Privacy breach costs Aetna $1 million 

Photo | Contributed Aetna’s Hartford headquarters.

A website snafu and envelope mishaps that allowed potential access to patient data have cost Hartford health insurer Aetna $1 million in fines, the U.S. Department of Health and Human Services (HHS) announced Thursday. 

The three incidents cited were all in 2017 and involved potential violations of the Health Insurance Portability and Accountability Act (HIPAA) privacy regulations. 

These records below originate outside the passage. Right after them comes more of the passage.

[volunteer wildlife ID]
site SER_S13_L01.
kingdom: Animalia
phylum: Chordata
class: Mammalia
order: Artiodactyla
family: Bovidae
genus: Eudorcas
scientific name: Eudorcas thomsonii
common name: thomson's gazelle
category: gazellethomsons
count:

The insurer was penalized for allowing the display on two web services of documents containing patient information including names, insurance identification numbers, claim payment amounts, procedure service codes and dates of service. A total of 5,002 people were affected.  

A second report found that 11,887 patients were potentially exposed to another data breach involving documents sent in window envelopes. Some customers complained that the words "HIV medication" could be seen in the window below the member's name and address. 

A related breach in the same year displayed the name and logo of an atrial fibrillation (irregular heartbeat) research study on the envelopes of 1,600 customers.  

Aetna agreed to pay the penalty to the HHS’s Office for Civil Rights (OCR).

“When individuals contract for health insurance, they expect plans to keep their medical information safe from public exposure. Unfortunately, Aetna’s failure to follow the HIPAA Rules resulted in three breaches in a six-month period, leading to this million-dollar settlement,” said OCR Director Roger Severino.

A recent report from the Connecticut Insurance Department found that Aetna shed 80,085 enrollees, or 20% of its total Connecticut customers across its HMO and traditional indemnity plans last year. Aetna was acquired by CVS Health for $69 billion in late 2018.